Stored data entries
## Begin
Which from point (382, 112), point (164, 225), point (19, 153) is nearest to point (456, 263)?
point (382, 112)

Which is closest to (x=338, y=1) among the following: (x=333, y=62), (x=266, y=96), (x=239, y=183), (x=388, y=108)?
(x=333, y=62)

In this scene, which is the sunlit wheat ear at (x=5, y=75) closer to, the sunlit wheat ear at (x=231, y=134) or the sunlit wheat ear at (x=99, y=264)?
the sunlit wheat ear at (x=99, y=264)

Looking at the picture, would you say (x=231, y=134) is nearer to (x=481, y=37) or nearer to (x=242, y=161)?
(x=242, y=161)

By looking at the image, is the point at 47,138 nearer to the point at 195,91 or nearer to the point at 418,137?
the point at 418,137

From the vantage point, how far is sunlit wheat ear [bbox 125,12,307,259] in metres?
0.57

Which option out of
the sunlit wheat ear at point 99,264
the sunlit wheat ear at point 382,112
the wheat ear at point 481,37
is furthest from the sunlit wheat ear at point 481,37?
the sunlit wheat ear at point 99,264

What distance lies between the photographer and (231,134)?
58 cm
## End
TASK REQUIREMENTS
How many lines of the material above contain the word "point"? Reply with the number alone.

TASK RESULT
10